Any interpretations I've read on these lines miss what's staring them straight in the face. "Your faith was strong but you needed proof" this line seems obvious enough to me. He'd noticed her and was struck by her beauty but he wanted to see more...he needed proof. "You saw her bathing on the roof" You automatically assume she was sunbathing on the roof BUT "Her beauty and the MOONLIGHT overthrew you". She can't have been sunbathing in the moonlight, can she. She was having a bath, he was on the roof, at night, spying on her.
If I wasn't so drunk I'd go through some of the other verses but when you listen/read them think of a horny young man who tries to seduce a girl who seems naive and inexperienced but on into the relationship he realises he's the one out of his depth.

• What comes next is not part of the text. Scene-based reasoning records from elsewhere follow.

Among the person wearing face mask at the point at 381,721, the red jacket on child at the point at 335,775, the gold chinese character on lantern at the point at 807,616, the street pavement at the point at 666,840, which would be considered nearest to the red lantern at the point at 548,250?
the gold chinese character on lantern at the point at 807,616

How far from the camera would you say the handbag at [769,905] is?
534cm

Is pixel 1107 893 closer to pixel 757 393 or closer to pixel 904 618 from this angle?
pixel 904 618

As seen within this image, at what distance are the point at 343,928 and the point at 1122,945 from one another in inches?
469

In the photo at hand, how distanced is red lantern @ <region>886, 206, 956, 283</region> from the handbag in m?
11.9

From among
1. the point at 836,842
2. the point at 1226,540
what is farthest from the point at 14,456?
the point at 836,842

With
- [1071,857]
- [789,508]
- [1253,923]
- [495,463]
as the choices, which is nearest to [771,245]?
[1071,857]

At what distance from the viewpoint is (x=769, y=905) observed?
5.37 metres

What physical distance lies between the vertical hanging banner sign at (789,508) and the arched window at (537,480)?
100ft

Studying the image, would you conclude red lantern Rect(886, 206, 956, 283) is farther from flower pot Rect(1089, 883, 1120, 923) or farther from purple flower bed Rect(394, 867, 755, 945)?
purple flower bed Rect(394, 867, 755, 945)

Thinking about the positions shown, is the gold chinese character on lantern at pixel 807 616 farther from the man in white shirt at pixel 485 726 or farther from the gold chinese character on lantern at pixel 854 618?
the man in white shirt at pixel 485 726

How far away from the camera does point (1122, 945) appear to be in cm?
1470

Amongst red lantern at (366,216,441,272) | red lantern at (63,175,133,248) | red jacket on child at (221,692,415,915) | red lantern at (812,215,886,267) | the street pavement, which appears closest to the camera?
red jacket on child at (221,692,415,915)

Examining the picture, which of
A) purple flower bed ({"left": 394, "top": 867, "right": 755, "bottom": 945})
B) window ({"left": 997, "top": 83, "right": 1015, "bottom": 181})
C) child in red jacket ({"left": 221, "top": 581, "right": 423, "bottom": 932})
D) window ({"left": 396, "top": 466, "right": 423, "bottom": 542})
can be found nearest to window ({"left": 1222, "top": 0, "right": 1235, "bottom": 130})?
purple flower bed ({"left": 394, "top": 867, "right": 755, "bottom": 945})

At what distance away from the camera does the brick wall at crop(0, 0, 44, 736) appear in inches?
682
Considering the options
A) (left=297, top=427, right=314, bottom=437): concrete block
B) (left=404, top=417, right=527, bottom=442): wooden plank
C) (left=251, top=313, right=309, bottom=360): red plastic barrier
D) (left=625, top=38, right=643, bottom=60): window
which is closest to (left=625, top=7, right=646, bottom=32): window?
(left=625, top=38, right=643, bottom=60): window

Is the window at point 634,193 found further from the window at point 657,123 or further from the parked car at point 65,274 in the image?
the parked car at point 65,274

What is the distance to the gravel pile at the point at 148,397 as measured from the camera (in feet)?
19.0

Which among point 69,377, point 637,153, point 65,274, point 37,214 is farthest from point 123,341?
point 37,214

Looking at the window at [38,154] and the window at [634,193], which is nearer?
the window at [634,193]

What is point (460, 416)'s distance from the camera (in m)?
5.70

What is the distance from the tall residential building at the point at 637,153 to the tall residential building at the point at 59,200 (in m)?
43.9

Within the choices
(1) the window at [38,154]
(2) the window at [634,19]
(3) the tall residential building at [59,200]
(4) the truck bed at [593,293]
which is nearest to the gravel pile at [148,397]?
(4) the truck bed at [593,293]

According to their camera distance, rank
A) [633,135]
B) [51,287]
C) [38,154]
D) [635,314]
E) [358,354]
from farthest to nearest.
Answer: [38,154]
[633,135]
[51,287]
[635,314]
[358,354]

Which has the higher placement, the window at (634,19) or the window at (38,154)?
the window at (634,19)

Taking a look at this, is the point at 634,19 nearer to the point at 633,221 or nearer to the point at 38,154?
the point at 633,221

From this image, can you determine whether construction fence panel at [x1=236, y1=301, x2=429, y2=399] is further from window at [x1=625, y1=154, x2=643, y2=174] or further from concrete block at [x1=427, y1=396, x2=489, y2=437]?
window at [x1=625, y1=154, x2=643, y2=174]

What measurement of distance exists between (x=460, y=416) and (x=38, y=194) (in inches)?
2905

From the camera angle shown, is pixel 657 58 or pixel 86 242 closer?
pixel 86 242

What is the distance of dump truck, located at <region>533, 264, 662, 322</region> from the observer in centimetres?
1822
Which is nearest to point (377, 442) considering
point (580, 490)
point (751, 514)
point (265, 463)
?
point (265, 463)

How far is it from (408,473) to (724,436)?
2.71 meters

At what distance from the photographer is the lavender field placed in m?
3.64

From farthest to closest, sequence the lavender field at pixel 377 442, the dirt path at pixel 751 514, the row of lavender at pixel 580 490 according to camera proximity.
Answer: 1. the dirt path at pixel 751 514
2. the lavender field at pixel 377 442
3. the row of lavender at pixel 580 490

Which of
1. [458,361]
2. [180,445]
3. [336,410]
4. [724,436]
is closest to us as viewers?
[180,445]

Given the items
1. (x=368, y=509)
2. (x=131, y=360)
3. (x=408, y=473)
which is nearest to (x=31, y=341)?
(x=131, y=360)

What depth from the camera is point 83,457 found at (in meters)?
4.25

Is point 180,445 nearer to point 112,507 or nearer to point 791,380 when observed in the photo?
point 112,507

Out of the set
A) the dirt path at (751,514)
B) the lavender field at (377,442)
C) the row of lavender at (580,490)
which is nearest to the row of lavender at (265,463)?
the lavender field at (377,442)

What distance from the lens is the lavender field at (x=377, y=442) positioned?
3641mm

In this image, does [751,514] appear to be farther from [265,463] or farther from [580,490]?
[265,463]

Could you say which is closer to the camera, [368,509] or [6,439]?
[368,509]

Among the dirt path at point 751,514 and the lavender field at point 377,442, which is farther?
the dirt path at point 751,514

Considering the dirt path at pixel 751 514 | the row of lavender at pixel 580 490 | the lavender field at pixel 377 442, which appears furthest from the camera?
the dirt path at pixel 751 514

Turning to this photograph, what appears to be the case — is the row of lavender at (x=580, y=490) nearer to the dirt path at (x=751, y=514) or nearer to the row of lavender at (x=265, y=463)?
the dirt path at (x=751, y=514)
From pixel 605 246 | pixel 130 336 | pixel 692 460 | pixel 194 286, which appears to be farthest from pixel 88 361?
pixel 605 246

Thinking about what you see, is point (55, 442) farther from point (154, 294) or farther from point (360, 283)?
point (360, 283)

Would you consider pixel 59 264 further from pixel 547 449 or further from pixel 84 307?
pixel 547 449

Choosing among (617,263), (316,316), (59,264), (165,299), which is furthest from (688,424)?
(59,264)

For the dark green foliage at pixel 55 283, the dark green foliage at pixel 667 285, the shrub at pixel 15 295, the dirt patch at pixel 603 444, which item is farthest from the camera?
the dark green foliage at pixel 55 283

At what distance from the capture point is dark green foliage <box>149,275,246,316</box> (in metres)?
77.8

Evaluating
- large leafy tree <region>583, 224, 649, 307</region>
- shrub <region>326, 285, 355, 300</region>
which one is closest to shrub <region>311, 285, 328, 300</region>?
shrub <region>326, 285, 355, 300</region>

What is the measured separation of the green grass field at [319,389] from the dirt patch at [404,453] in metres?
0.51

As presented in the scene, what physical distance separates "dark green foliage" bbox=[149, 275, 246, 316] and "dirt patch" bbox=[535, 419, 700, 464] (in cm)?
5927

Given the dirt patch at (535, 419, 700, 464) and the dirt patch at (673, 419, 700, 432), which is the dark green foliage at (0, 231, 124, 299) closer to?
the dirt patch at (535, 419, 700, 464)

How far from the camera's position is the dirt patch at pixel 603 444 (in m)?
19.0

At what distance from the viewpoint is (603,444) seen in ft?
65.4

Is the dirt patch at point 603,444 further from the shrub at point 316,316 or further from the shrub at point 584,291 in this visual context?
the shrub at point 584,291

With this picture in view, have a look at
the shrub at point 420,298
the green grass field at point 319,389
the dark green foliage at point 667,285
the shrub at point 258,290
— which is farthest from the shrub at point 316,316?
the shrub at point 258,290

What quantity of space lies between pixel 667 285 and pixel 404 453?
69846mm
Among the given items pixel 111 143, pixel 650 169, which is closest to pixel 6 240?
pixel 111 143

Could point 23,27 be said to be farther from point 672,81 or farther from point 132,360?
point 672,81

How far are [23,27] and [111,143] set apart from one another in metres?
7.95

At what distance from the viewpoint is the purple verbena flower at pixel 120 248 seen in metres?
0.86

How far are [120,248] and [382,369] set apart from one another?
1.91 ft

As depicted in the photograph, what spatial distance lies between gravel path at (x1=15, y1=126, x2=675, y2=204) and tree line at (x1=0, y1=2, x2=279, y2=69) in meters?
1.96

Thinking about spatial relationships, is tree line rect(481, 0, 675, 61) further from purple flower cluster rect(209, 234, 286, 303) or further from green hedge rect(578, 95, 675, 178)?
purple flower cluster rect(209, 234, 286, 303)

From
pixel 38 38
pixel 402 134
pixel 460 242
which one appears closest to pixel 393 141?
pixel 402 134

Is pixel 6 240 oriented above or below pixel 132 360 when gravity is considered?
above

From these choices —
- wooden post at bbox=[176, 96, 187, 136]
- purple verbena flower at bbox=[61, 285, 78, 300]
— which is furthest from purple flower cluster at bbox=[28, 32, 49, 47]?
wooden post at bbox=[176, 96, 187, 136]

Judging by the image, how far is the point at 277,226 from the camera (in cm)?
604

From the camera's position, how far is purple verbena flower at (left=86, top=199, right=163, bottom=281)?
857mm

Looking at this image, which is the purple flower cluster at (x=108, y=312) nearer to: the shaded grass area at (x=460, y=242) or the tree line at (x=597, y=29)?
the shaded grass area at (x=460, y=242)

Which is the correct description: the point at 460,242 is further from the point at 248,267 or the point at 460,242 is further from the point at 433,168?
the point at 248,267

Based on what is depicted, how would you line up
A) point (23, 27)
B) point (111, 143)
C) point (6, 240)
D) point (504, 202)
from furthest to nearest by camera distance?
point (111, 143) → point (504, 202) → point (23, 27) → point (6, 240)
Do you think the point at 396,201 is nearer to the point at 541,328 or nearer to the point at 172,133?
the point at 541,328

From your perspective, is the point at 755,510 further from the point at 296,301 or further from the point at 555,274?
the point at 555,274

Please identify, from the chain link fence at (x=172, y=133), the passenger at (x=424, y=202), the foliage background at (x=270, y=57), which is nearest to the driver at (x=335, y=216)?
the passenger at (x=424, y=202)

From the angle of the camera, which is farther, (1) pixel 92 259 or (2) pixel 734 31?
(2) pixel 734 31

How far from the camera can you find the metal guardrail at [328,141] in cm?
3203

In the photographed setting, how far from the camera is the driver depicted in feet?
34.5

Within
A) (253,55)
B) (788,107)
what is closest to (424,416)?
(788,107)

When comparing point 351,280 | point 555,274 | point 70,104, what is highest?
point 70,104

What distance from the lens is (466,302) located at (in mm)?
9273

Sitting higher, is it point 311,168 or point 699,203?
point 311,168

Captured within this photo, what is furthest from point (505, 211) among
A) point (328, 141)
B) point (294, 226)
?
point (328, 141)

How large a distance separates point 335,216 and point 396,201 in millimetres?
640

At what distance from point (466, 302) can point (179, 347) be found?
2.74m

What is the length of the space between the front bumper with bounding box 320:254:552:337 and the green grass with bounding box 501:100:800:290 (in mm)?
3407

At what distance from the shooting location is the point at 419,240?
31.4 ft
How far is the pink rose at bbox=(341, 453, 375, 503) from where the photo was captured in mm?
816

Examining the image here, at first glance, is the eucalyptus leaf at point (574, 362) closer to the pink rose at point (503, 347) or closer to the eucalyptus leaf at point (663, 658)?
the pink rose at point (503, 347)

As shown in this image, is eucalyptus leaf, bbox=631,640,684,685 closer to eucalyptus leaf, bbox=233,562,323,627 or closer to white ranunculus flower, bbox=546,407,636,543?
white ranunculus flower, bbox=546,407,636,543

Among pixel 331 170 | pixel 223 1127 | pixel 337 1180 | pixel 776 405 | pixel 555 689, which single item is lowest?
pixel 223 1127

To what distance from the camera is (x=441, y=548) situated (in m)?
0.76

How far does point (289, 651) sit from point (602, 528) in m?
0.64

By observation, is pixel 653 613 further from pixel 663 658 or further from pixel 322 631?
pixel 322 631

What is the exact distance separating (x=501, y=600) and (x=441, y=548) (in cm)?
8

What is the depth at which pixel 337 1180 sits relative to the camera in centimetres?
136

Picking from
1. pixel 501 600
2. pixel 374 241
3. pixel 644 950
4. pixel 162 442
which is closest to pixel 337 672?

anonymous Apr 12th, 2017 4:41pm report
Simple- we give praise to God even through the pain and heart ache that life deals us. We give uplifting joyful Hallelujahs when life is happy and sad broken Hallelujahs when at times we feel we can't go on. We may not even feel it at the time but by giving praise with that broken Hallelujah we show we are not giving up. We know some where deep inside that God has not forsaken us. This song is beautiful, inspirational and powerful.
anonymous Mar 23rd, 2017 3:45pm report
Praise the lord, praise god, the god of music, paradise and hell, of victory, defeat, of joy, despair, of love and hatred, of kitchens, battles, work and leisure, war and peace and youth and age, health and disease, freedom and desire, the beginning, being, ending of all and everything existing, however you feel, whatever happens and whatever you do!
anonymous Feb 19th, 2017 2:51pm report
This song reveals both kinds of love: spiritual and intimate. Both are equally disappointing, yet yearned for. It is a mourning cry for acceptance through both kinds of love, yet unrequited. Acceptance of this rejection is mournfully expressed. It is a fact of living after being abandoned, twice.